→ Exercise tasks
(1) According to the credit facility text, when will loans under the Credit Facility mature?
(2) Reproduce the part of the credit facility text starting at "Loans under the" and ending at "the Guarantor Subsidiaries.".

→ Text
· · ·

The Amendment increased the Company’s borrowing capacity under the Credit Facility from $200.0 million to $400.0 million. To effectuate this increase, new financial institutions were added to the Credit Facility as lenders, and certain existing lenders severally agreed to increase their respective commitments. Pursuant to the Amendment, the aggregate amount by which the Company may periodically increase commitments through incremental facilities was increased from $75.0 million to $100.0 million, the sublimit for letters of credit was left unchanged at $200.0 million and the sublimit for swing line loans was increased from $15.0 million to $25.0 million. On June 7, 2012, the Company drew $220.0 million from the Credit Facility to fund a portion of the purchase price of the Casedhole acquisition. As of September 30, 2012, $200.0 million was outstanding under the Credit Facility, leaving $200.0 million available for borrowing.
Loans under the Credit Facility are denominated in U.S. dollars and will mature on April 19, 2016. Outstanding loans bear interest at either LIBOR or a base rate, at the Company’s election, plus an applicable margin that ranges from 1.25% to 2.00% for base rate loans and from 2.25% to 3.00% for LIBOR loans, based upon the Company’s leverage ratio, which is the ratio of funded indebtedness to EBITDA for the Company on a consolidated basis. All obligations under the Credit Facility are secured, subject to agreed-upon exceptions, by a first priority perfected security position on all real and personal property of the Company and the Guarantor Subsidiaries.

· · ·

→ Listed records
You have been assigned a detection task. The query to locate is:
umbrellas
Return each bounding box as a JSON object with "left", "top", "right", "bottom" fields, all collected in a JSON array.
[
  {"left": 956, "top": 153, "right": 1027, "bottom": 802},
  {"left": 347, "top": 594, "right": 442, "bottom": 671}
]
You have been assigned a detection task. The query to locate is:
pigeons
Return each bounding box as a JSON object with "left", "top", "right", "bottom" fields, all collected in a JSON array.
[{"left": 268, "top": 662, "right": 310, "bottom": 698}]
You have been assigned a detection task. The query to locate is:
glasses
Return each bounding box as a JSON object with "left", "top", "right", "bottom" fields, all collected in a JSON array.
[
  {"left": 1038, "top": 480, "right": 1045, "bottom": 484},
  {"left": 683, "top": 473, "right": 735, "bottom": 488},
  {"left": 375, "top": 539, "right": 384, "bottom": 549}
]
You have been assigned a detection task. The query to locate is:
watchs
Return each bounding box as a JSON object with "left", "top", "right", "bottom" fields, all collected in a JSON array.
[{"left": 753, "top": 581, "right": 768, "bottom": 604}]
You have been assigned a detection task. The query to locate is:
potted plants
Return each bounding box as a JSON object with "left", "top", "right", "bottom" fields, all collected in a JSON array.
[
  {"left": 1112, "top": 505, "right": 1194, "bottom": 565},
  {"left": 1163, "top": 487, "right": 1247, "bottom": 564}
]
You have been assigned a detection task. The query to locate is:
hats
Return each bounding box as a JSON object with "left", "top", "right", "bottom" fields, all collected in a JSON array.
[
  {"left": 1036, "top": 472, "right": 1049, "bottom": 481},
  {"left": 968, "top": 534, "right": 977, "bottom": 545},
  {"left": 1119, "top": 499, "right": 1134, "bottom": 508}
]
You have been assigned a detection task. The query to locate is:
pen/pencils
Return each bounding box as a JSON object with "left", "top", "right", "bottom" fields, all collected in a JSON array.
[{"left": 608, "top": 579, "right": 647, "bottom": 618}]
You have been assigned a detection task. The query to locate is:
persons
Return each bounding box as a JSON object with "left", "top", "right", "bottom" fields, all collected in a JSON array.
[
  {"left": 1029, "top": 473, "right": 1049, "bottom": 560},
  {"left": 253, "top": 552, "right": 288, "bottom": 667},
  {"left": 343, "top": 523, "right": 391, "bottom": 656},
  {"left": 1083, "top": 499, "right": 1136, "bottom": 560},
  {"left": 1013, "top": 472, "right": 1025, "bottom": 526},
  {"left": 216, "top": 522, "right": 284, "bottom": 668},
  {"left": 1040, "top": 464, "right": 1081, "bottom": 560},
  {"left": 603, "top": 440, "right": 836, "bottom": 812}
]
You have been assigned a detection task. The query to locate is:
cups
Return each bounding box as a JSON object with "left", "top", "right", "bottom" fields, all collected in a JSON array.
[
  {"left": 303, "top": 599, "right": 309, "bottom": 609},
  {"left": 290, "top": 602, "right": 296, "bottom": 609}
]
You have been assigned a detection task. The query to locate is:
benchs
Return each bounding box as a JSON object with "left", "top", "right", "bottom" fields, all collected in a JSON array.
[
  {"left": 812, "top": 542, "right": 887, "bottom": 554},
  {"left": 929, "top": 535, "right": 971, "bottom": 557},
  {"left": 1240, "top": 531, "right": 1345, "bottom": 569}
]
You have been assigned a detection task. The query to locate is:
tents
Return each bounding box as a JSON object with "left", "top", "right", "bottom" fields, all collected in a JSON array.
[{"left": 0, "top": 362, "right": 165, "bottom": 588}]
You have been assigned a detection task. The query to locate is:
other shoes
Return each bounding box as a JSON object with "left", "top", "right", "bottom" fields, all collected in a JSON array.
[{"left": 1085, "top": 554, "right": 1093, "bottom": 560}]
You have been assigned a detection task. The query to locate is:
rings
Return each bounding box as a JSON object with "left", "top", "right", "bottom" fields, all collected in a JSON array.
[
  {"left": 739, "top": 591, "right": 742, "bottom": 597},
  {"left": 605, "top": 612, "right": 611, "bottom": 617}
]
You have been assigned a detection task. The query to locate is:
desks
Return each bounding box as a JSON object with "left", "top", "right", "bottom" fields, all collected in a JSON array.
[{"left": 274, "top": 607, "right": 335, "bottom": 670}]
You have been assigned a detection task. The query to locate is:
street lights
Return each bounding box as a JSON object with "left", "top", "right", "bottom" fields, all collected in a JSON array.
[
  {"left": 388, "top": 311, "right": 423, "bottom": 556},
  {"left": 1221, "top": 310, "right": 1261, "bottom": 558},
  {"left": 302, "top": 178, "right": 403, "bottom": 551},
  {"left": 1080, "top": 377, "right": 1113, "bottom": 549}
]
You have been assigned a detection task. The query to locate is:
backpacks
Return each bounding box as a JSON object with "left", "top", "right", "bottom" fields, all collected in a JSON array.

· · ·

→ Expected outputs
(1) April 19, 2016.

(2)
Loans under the Credit Facility are denominated in U.S. dollars and will mature on April 19, 2016. Outstanding loans bear interest at either LIBOR or a base rate, at the Company’s election, plus an applicable margin that ranges from 1.25% to 2.00% for base rate loans and from 2.25% to 3.00% for LIBOR loans, based upon the Company’s leverage ratio, which is the ratio of funded indebtedness to EBITDA for the Company on a consolidated basis. All obligations under the Credit Facility are secured, subject to agreed-upon exceptions, by a first priority perfected security position on all real and personal property of the Company and the Guarantor Subsidiaries.